TEXT SHOWN =
....

Coconut Grove's prime attraction is Vizcaya Museum and Gardens, the palatial estate of International Harvester magnate James Deering, perched on the shore of Biscayne Bay. In 1914, he spent nearly $22 million recreating a sixteenth-century Italian villa between Miami and Coconut Grove. It took 1,000 workers — one-tenth of the population of Miami at the time — two years to complete this gargantuan task. Unfortunately, Deering and his designer, Paul Chalfin, had more money than good taste. Deering's eclectic art collection, plus the his idea that the villa should appear to have been inhabited for 400 years, resulted in a mix of baroque, Renaissance, rococo, and neoclassical fixtures and furnishings. It houses a magnificent collection of European antiques, oriental carpets, precious china, and artworks spanning eighteen centuries that will impress you, even if you're not an art lover. Thirty acres of formal gardens with fountains, pools, and statuary, with a Great Stone Barge anchored in front, surround the seventy-room Venetian palazzo. It's a good idea to take one of the guided tours of thirty-four of the rooms and halls, which leave frequently from the entrance loggia, after which you can roam around on your own. It helps to purchase a guidebook for $2 at the ticket booth. Admission is $12 for adults, $5 for children. (Open daily 9:30 A.M.–4:30 P.M., 305-250-9133, www.vizcayamuseum.org)

....

DATA SECTION =
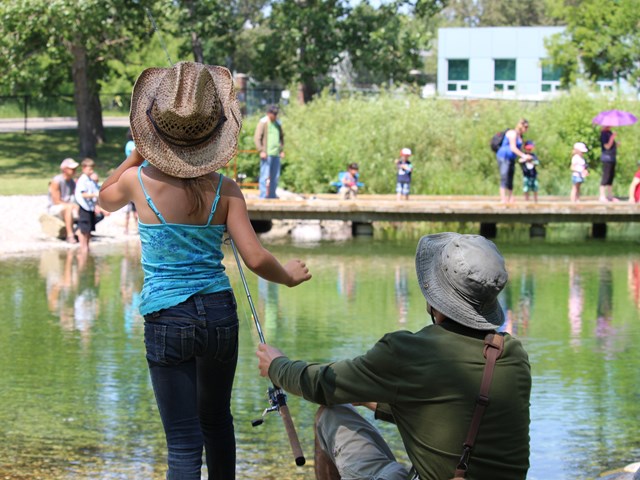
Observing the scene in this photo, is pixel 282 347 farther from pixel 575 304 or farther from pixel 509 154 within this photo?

....

OBJECTIVE =
Using the Vizcaya text, answer the following:
1. How many workers built the villa, and how long did the work take?
2. How many acres of formal gardens surround the palazzo?
3. What is the admission price for children?

RESPONSE =
1. 1,000 workers; two years.
2. Thirty acres.
3. $5.